> [CONSIGNES]
(1) Répondez à partir du récit des séances avec Patrice :
(a) En 2004, combien de minutes d'attente suivent les rituels de début de séance ?
(b) Que pose-t-on sur les avant-bras de Patrice une fois qu'il n'est plus attaché au fauteuil ?
(c) Combien de pas Patrice peut-il faire avec sa marche automatique ?
(2) Rédigez la suite du récit des séances avec Patrice à partir de sa dernière phrase.
**** EXTRAIT DU DOCUMENT
Toujours, avec les mêmes rituels, les séances se poursuivent et se répètent, avec de légères modifications nécessaires à l’évolution.  Patrice explore des sons nouveau avec sa gorge, l’exploration corporelle est associée, mon contact se différencie aussi, en fonction du son proposé. Je peux entendre des sons comme « ou, ai, tai », il émet aussi des sons double sur un long temps d’expiration :

te ou

tap, tap

te ou

tap, tap

et je reprends ce rythme en prononçant son prénom

te ou

Pa-trice

Te ou

Patrice

 

2004

 

Patrick est dans la salle, il est très calme, après les rituels de début de séance, j’attends…7 minutes, ce jour là, je ne sais pas pourquoi j’ai attendu si longtemps. Puis, Patrice ne claque pas de la langue, mais tapote rapidement mais très faiblement sa langue contre son palais, ce que je reproduis immédiatement avec mes bouts de doigts. Puis, moi, je propose un tapotement  fort en disant Patrice, et il répond avec deux claquements de langue fort. Un jeu rythmique de claquements, forts et faibles s’instaure. Puis, je ne sais pour quelle raison, je m’arrête, il ne fait rien, c’est le silence, puis d’un coup, je fais un « ouh » très fort, il rit.

Fin de la séance.

Les séances suivantes se poursuivent autour de différentes sonorités, qui proviennent plus de la gorge, que de la langue. Patrice fait des bruits de gorge, je garde en tête que la gorge, c’est le souffle.

Patrice n’est plus attaché au fauteuil, on lui pose des serviettes sur les avant bras, ses serviettes servent de leurre.

 

Août 2005

 

Les séances se passent sans grand changement, au niveau du jeu rythmique, mais Patrice commence à faire quelques mouvements spontanés. Lorsqu’il est mal installé, je l’incite corporellement et verbalement, par des comptines et des balancements à se réinstaller, mais très vite, l’incitation verbale a suffit. C’est alors,  que j’ai demandé une aide du kinésithérapeute pour travailler sur la marche, car depuis quelques temps  Patrice ne marche plus du tout lors des transferts «  fauteuil, lit » alors qu’il fait de plus en plus de mouvements spontanés dans la salle Snoezelen.

 

Mars 2006

 

On vient de m’apprendre que Patrice   a un gros pansement à l’oreille, décidément, maintenant qu’il ne se mutile plus l’oreille, il se l’a fait manger. Il s’est fait agresser  par un autre résidant, la nuit précédente.

En dehors de cet événement traumatisant, Patrice ne s’est plus frappé, depuis qu’il a les serviettes posés sur les avant bras. Pourtant, sur prescription médicale, je demande de ne plus mettre les serviettes, pendant la journée. Une aide soignante l’a vu enlever, lui-même les serviettes.

Patrice est encore attaché au lit, pendant la sieste et la nuit.

 

En début de séance, je viens le chercher, il est souriant malgré son gros pansement, nous nous dirigeons vers la salle, et nous croisons le kinésithérapeute, avec qui depuis quelques séances, nous travaillons sur la marche

Patrice a une marche automatique, il peut faire douze pas, et il peut aller de la porte au coussin à microbille.
********
**** DONNÉES FOURNIES
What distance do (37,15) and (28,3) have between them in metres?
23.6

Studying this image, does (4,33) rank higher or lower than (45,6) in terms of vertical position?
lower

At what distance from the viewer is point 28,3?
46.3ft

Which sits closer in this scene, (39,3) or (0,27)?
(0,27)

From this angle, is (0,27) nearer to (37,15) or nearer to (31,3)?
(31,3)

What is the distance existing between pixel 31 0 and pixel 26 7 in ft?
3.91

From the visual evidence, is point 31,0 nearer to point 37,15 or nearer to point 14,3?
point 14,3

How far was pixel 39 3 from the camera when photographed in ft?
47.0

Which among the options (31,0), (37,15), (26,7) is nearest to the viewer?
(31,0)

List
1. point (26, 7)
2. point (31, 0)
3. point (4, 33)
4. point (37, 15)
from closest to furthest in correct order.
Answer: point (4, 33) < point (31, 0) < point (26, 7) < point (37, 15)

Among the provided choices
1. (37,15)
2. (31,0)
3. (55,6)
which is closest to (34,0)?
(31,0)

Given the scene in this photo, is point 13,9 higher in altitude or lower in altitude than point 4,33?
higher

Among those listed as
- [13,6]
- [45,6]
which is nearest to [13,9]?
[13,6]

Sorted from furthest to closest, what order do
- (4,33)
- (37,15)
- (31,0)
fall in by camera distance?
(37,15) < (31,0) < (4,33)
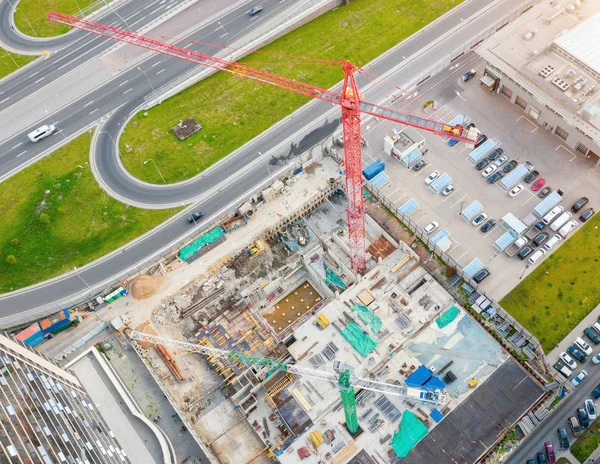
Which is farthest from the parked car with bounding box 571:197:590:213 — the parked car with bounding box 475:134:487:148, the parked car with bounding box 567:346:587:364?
the parked car with bounding box 567:346:587:364

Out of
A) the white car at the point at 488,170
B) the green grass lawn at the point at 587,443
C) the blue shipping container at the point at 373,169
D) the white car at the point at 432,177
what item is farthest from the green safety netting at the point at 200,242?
the green grass lawn at the point at 587,443

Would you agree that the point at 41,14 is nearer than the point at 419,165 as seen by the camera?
No

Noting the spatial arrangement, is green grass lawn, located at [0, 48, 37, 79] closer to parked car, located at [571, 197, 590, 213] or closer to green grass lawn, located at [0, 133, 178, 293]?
green grass lawn, located at [0, 133, 178, 293]

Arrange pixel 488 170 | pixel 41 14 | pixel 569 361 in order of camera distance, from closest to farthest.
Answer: pixel 569 361
pixel 488 170
pixel 41 14

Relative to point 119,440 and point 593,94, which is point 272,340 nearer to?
point 119,440

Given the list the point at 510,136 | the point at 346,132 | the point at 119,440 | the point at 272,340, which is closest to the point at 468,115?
the point at 510,136

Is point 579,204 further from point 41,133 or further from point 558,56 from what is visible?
point 41,133

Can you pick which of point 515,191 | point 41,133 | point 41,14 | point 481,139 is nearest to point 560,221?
point 515,191
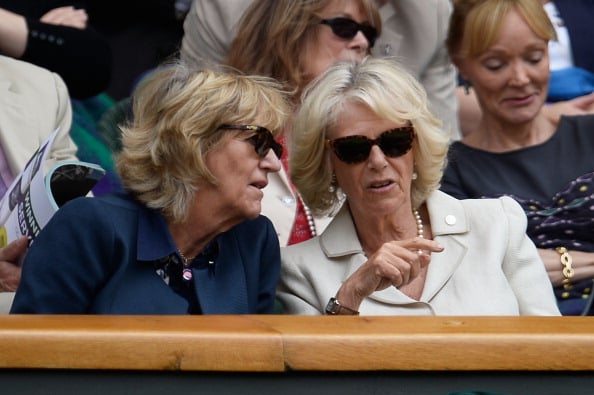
********
> [RÉPONSES]
(1)
(a) 7 minutes.
(b) Des serviettes, qui servent de leurre.
(c) Douze pas.

(2)
Le kinésithérapeute et moi asseyons Patrice, il est avachi mais il ne se réinstalle pas.

 

J’enlève ses chaussures et je pose ses pieds sur un coussin à bille qui enveloppe le volume de ses pieds. Patrice est calme, et il fait de minuscules bruits de gorge.

Je commence l’enveloppement manuel. Je réunis assez longtemps ses mains et ses genoux, comme si il avait besoin d’être réassuré suite à l’agression de la nuit précédente…

Puis, je m’installe à sa droite, je lui prends la main droite, et je tapote en parallèle ses petits bruits de gorge, et je tapote, et je tapote en réponse à chacun de ses bruits, je ferme les yeux, je crois que je vais m’endormir…Cela dur au moins 10 minutes. Je m’ennuie

 

Alors, Je prends pour la première fois le métallophone (qui est dans la salle depuis plusieurs séances), et je prends les deux mailloches, je me mets à jouer, avec ma main droite sur le  métallophone, et avec ma main gauche sur la main de Patrick, et je joue, je joue, assez vivement, comme pour "le" et "me"  réveiller, Patrice fait toujours ses bruits. Puis, je me remets à son écoute, et  son rythme fait comme mi mi do ((mi mi croche) do), puis il fait son bruit, je répète et ce au moins 30 fois avec les mailloches. Je vois la commissure de ses lèvres se lever, puis se serrer, je répète encore, il se met à rire, sa main se relâche au contact de la mailloche, son pied se pose, et il sourit, il n’ose pas refaire son bruit comme si il avait peur d’avoir compris que j’allais lui répondre. Puis il ose, il refait son bruit, et je répète mi mi do mi mi do.. Patrick sourit. Je ne joue plus sur  sa main et j’attends qu’il fasse son bruit plus fort, mais il reste sur cette intensité.

Comme en cadeau, je lui joue avec les deux mailloches une petite improvisation, il est posé, il semble écouter, je lui ai posé sa main droite, sur mon avant bras, pour qu’il sente mon mouvement corporel et le son produit.

Je refais ce jeu :

- répéter son rythme suite à son bruit, puis à un moment il me lâche le bras, de lui même, je continue à faire son bruit et je répète sur le métallophone, il sourit. Il n’a plus besoin de me toucher semble il.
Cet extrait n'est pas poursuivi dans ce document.